When we got to church, Grant went in to find someone who could translate for us for Svetlana, to see if she wanted me to go with her to Sunday School - since this was her first time there. When Grant had gone in, he felt someone tap him on the was a very familiar face! When I turned around as Grant came out - he said - look who I was Sasha! Our friend who use to run the EEO camps when we went before and who had stayed with us a few years back on her visit to the U.S.! We were all in tears to see each other again. She doesn't even live in Poltava but in Kiev. She had come in early for something else she was handling this week. She had asked why we were here, and when we told her we were adopting she was in tears again and we were able to introduce her to our daughter. God is soooooo good! We hope to be able to get with her in Kiev when we go back and spend some time with her.

On the way home, we stopped at the park in the square, because we had seen some really cute things there before. We let her take a ride in one of the powered cars. She picked the one like a big stuffed dog! I would stay off the road while she's driving though! Then we let her pick out a balloon/toy and she picked a cow, which she has now named Dasha. So all they way back to the orphanage she was telling us all about her cow and the good milk it gives. The rest of the day, she had it with her everywhere and was showing everybody her cow! She took it for a walk, and made sure it was fed by grazing in the yard by the playground.
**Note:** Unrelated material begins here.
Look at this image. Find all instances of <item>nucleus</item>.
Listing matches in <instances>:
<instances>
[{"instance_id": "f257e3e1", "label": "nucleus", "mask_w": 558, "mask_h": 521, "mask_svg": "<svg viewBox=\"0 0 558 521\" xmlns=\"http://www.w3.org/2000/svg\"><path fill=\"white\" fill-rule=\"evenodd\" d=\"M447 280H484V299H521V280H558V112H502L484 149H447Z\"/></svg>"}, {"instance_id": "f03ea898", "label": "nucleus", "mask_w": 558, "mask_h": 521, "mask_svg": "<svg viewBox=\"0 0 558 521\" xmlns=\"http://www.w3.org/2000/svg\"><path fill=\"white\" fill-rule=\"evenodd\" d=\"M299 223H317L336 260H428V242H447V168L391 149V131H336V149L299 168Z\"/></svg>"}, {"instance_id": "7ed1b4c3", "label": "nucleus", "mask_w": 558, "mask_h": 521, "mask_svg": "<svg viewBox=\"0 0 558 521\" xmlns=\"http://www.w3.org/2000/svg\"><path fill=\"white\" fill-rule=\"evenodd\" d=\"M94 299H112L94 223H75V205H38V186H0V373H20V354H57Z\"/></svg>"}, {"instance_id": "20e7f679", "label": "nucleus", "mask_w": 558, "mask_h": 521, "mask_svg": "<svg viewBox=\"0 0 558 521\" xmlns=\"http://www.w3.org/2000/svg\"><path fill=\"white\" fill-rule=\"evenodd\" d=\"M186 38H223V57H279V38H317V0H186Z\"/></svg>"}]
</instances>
We are in day 3 of our 10 day wait before we have full custody of her. So sometime next week we will be going back to Kiev, visit the Embassy, and then hopefully on to the EEO camp for a couple of days before our scheduled return.

COMEDY CENTRAL (we have joked with Sergei, so feel we are safe...)

1. In America, we say - everything tastes like chicken
In Ukraine, the chicken tastes like beef ("Is it chicken or is it beef? We call it chow!)

2. How many Ukrainians does it take if you want to purchase a loaf of bread? 4
One to tell you what line to stand in
One to ask you what kind of bread
One to take your money
and one to give you your bread

3. How do you mow a lawn in Ukraine?
You pull the lawmower behind you while smoking a cigarette

4. What do little Ukrainian girls like on their peanut butter sandwich?
Salami (Fu! - translation - Yuck!) - (Yes - she really likes this)

5. How do you know when a Ukrainian translator has been in the refrigerator late at night?
The cheese has teeth marks on it and the mayo is half gone

Yes - we are having a lot of fun and have a translator with a great sense of humour!